WORK TO BE COMPLETED: Turn every line of the material below into a numbered list, skipping blank lines and leaving out the pictures.

....

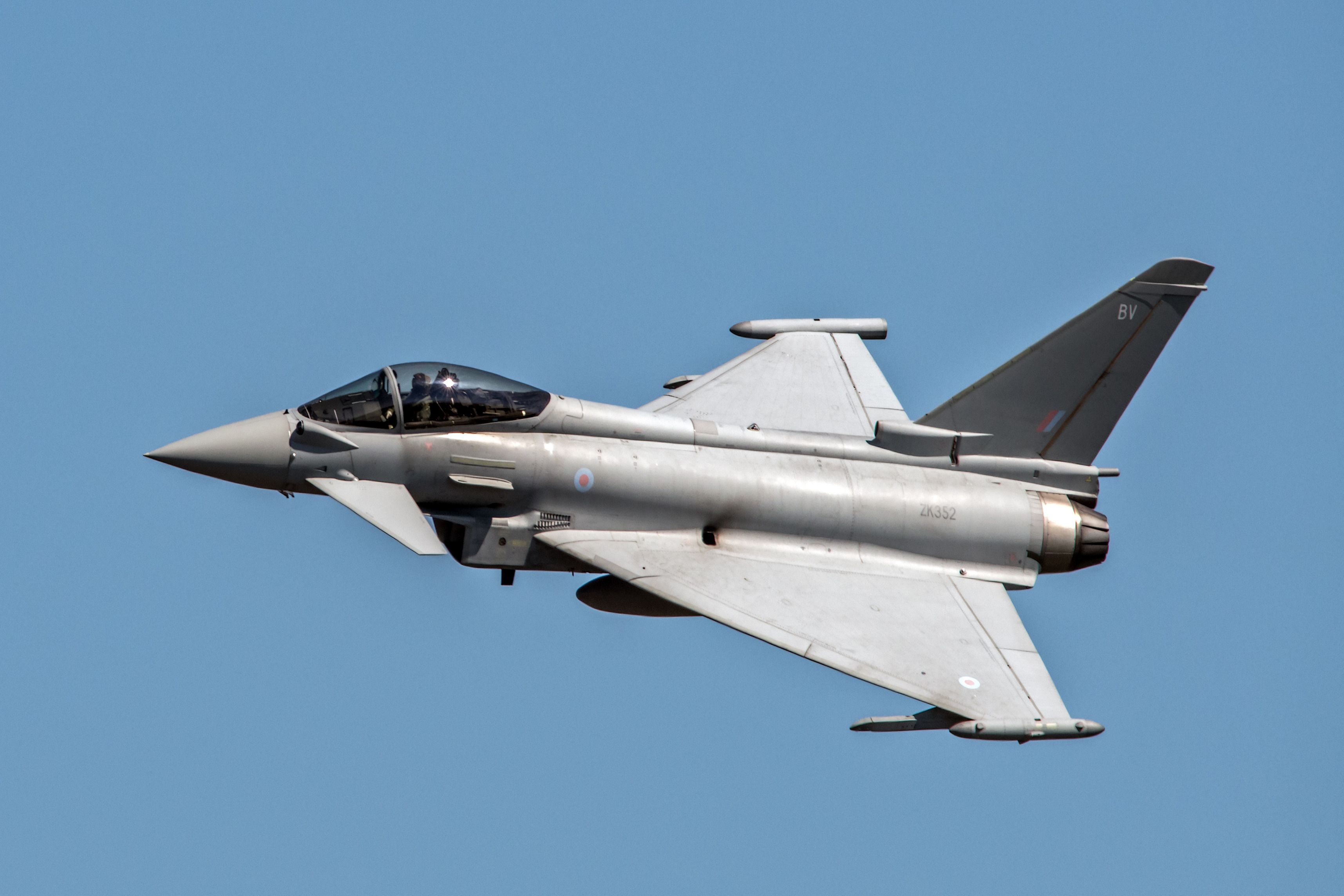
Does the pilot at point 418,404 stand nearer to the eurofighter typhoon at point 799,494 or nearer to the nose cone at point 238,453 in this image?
the eurofighter typhoon at point 799,494

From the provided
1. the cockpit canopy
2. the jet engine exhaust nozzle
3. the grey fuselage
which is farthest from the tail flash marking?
the cockpit canopy

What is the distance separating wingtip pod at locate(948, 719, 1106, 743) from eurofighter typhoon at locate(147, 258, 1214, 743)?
0.03m

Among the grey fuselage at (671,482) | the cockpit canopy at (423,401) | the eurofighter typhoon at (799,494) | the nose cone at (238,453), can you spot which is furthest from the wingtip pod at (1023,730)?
the nose cone at (238,453)

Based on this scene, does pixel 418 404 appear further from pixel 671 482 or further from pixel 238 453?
pixel 671 482

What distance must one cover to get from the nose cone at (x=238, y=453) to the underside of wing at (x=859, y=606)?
3.34 meters

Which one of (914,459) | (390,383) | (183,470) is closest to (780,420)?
(914,459)

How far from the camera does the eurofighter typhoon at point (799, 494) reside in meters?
20.4

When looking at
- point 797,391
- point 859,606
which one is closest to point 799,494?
point 859,606

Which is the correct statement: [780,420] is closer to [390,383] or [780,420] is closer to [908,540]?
[908,540]

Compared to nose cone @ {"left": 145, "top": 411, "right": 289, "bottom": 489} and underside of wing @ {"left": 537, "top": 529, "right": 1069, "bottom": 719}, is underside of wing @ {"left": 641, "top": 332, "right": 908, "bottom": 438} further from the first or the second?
nose cone @ {"left": 145, "top": 411, "right": 289, "bottom": 489}

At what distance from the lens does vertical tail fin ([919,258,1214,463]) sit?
22859mm

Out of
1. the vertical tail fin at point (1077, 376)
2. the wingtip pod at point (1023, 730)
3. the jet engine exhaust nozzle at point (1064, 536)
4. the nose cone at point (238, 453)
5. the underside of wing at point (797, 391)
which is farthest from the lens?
the underside of wing at point (797, 391)

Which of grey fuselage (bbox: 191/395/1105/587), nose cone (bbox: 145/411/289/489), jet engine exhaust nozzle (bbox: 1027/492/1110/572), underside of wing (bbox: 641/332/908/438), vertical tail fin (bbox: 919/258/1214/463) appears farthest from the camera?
underside of wing (bbox: 641/332/908/438)

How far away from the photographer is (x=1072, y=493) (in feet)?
75.4
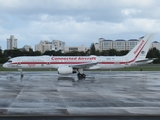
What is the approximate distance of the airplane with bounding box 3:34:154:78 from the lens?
36.8 metres

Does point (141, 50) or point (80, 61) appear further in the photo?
point (141, 50)

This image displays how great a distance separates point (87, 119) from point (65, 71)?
75.5ft

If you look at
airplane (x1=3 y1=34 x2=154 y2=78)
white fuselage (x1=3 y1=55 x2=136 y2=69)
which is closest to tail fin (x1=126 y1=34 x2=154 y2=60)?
airplane (x1=3 y1=34 x2=154 y2=78)

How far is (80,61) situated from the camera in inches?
1515

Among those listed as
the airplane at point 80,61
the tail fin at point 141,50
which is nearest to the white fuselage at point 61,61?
the airplane at point 80,61

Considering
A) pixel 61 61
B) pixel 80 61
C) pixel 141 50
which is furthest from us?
pixel 141 50

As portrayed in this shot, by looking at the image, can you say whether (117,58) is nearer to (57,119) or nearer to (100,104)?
(100,104)

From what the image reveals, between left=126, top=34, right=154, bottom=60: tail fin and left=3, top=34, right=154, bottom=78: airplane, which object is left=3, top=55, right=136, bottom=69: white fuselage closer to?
left=3, top=34, right=154, bottom=78: airplane

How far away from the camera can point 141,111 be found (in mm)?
11953

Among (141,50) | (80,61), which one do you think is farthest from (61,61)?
(141,50)

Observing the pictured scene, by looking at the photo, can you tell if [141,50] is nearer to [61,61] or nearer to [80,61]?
[80,61]

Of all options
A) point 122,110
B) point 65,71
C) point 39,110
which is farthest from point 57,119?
point 65,71

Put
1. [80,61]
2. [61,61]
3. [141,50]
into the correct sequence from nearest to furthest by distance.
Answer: [61,61]
[80,61]
[141,50]

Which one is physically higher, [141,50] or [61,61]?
[141,50]
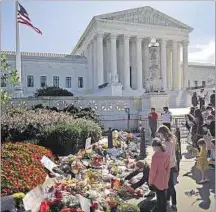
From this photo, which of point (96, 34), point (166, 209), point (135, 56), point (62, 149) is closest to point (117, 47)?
point (135, 56)

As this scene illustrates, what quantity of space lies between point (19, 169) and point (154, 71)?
39.5 ft

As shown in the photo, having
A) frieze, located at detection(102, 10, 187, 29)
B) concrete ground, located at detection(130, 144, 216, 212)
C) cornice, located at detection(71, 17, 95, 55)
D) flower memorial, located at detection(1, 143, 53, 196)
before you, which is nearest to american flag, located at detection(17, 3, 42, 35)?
concrete ground, located at detection(130, 144, 216, 212)

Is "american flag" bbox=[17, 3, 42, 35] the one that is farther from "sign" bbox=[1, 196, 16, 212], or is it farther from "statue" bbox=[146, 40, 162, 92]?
"sign" bbox=[1, 196, 16, 212]

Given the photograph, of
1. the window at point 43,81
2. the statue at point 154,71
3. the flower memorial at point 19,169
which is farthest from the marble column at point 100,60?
the flower memorial at point 19,169

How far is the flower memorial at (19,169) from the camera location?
5848 mm

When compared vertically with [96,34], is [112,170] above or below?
below

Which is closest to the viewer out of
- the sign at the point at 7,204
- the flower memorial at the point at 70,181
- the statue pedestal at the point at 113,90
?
the sign at the point at 7,204

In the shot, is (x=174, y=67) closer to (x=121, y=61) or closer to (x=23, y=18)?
(x=121, y=61)

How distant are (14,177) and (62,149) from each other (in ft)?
15.7

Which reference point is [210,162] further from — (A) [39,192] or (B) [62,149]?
(A) [39,192]

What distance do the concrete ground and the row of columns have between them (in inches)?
1483

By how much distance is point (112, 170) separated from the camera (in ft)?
29.3

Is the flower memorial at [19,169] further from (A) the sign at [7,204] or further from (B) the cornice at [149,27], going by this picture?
(B) the cornice at [149,27]

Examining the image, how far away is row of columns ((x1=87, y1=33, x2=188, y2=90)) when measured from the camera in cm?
4944
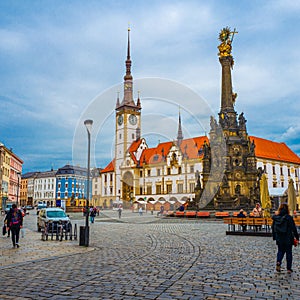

....

RESULT:
1. Does the pilot at point 418,404 stand nearer to the eurofighter typhoon at point 799,494 or nearer to the nose cone at point 238,453 in this image?
2. the eurofighter typhoon at point 799,494
3. From the provided
4. 1. the cockpit canopy
5. 2. the jet engine exhaust nozzle
6. 3. the grey fuselage
7. which is farthest from the tail flash marking?
8. the cockpit canopy
9. What is the distance separating wingtip pod at locate(948, 719, 1106, 743) from eurofighter typhoon at locate(147, 258, 1214, 743)?
10. 0.03m
11. Among the grey fuselage at (671,482) | the cockpit canopy at (423,401) | the eurofighter typhoon at (799,494) | the nose cone at (238,453), can you spot which is furthest from the wingtip pod at (1023,730)?
12. the nose cone at (238,453)
13. Based on this scene, does pixel 418 404 appear further from pixel 671 482 or further from pixel 238 453?
14. pixel 671 482
15. What distance must one cover to get from the nose cone at (x=238, y=453) to the underside of wing at (x=859, y=606)?
16. 3.34 meters
17. Which one of (914,459) | (390,383) | (183,470) is closest to (780,420)?
18. (914,459)
19. How far from the camera does the eurofighter typhoon at point (799, 494) reside in meters?
20. 20.4
21. When looking at
22. - point 797,391
23. - point 859,606
24. which one is closest to point 799,494?
25. point 859,606
26. Which is the correct statement: [780,420] is closer to [390,383] or [780,420] is closer to [908,540]?
27. [908,540]
28. Compared to nose cone @ {"left": 145, "top": 411, "right": 289, "bottom": 489} and underside of wing @ {"left": 537, "top": 529, "right": 1069, "bottom": 719}, is underside of wing @ {"left": 641, "top": 332, "right": 908, "bottom": 438} further from the first or the second?
29. nose cone @ {"left": 145, "top": 411, "right": 289, "bottom": 489}
30. At what distance from the lens does vertical tail fin ([919,258,1214,463]) sit?
31. 22859mm
32. Out of
33. 1. the vertical tail fin at point (1077, 376)
34. 2. the wingtip pod at point (1023, 730)
35. 3. the jet engine exhaust nozzle at point (1064, 536)
36. 4. the nose cone at point (238, 453)
37. 5. the underside of wing at point (797, 391)
38. which is farthest from the lens?
39. the underside of wing at point (797, 391)
40. Which of grey fuselage (bbox: 191/395/1105/587), nose cone (bbox: 145/411/289/489), jet engine exhaust nozzle (bbox: 1027/492/1110/572), underside of wing (bbox: 641/332/908/438), vertical tail fin (bbox: 919/258/1214/463) appears farthest from the camera?
41. underside of wing (bbox: 641/332/908/438)
42. How far away from the photographer is (x=1072, y=493) (in feet)?
43. 75.4
44. What is the approximate distance of the airplane with bounding box 3:34:154:78 from the lens?
45. 36.8 metres
46. Does point (141, 50) or point (80, 61) appear further in the photo?
47. point (141, 50)
48. This image displays how great a distance separates point (87, 119) from point (65, 71)?
49. 75.5ft
50. If you look at
51. airplane (x1=3 y1=34 x2=154 y2=78)
52. white fuselage (x1=3 y1=55 x2=136 y2=69)
53. which is closest to tail fin (x1=126 y1=34 x2=154 y2=60)?
54. airplane (x1=3 y1=34 x2=154 y2=78)
55. How far is (80,61) situated from the camera in inches?
56. 1515
57. Among those listed as
58. the airplane at point 80,61
59. the tail fin at point 141,50
60. which is nearest to the white fuselage at point 61,61?
61. the airplane at point 80,61
62. Considering
63. A) pixel 61 61
64. B) pixel 80 61
65. C) pixel 141 50
66. which is furthest from us?
67. pixel 141 50
68. As portrayed in this shot, by looking at the image, can you say whether (117,58) is nearer to (57,119) or nearer to (100,104)?
69. (100,104)
70. From what the image reveals, between left=126, top=34, right=154, bottom=60: tail fin and left=3, top=34, right=154, bottom=78: airplane, which object is left=3, top=55, right=136, bottom=69: white fuselage closer to?
71. left=3, top=34, right=154, bottom=78: airplane
72. How far away from the camera can point 141,111 be found (in mm)?
73. 11953
74. Among (141,50) | (80,61), which one do you think is farthest from (61,61)?
75. (141,50)
76. Observing the pictured scene, by looking at the photo, can you tell if [141,50] is nearer to [61,61] or nearer to [80,61]?
77. [80,61]
78. Of all options
79. A) point 122,110
80. B) point 65,71
81. C) point 39,110
82. which is farthest from point 57,119?
83. point 65,71
84. Put
85. 1. [80,61]
86. 2. [61,61]
87. 3. [141,50]
88. into the correct sequence from nearest to furthest by distance.
89. Answer: [61,61]
90. [80,61]
91. [141,50]
92. Which one is physically higher, [141,50] or [61,61]?
93. [141,50]
94. From this photo, which of point (96, 34), point (166, 209), point (135, 56), point (62, 149) is closest to point (117, 47)?
95. point (135, 56)
96. As this scene illustrates, what quantity of space lies between point (19, 169) and point (154, 71)?
97. 39.5 ft
98. As shown in the photo, having
99. A) frieze, located at detection(102, 10, 187, 29)
100. B) concrete ground, located at detection(130, 144, 216, 212)
101. C) cornice, located at detection(71, 17, 95, 55)
102. D) flower memorial, located at detection(1, 143, 53, 196)
103. before you, which is nearest to american flag, located at detection(17, 3, 42, 35)?
104. concrete ground, located at detection(130, 144, 216, 212)
105. Is "american flag" bbox=[17, 3, 42, 35] the one that is farther from "sign" bbox=[1, 196, 16, 212], or is it farther from "statue" bbox=[146, 40, 162, 92]?
106. "sign" bbox=[1, 196, 16, 212]
107. Given the photograph, of
108. 1. the window at point 43,81
109. 2. the statue at point 154,71
110. 3. the flower memorial at point 19,169
111. which is farthest from the marble column at point 100,60?
112. the flower memorial at point 19,169
113. How far is the flower memorial at (19,169) from the camera location?
114. 5848 mm
115. When compared vertically with [96,34], is [112,170] above or below?
116. below
117. Which is closest to the viewer out of
118. - the sign at the point at 7,204
119. - the flower memorial at the point at 70,181
120. - the statue pedestal at the point at 113,90
121. ?
122. the sign at the point at 7,204
123. In the shot, is (x=174, y=67) closer to (x=121, y=61) or closer to (x=23, y=18)?
124. (x=121, y=61)
125. How distant are (14,177) and (62,149) from each other (in ft)?
126. 15.7
127. Which reference point is [210,162] further from — (A) [39,192] or (B) [62,149]?
128. (A) [39,192]
129. What distance do the concrete ground and the row of columns have between them (in inches)?
130. 1483
131. By how much distance is point (112, 170) separated from the camera (in ft)?
132. 29.3
133. Is the flower memorial at [19,169] further from (A) the sign at [7,204] or further from (B) the cornice at [149,27], going by this picture?
134. (B) the cornice at [149,27]
135. Examining the image, how far away is row of columns ((x1=87, y1=33, x2=188, y2=90)) when measured from the camera in cm?
136. 4944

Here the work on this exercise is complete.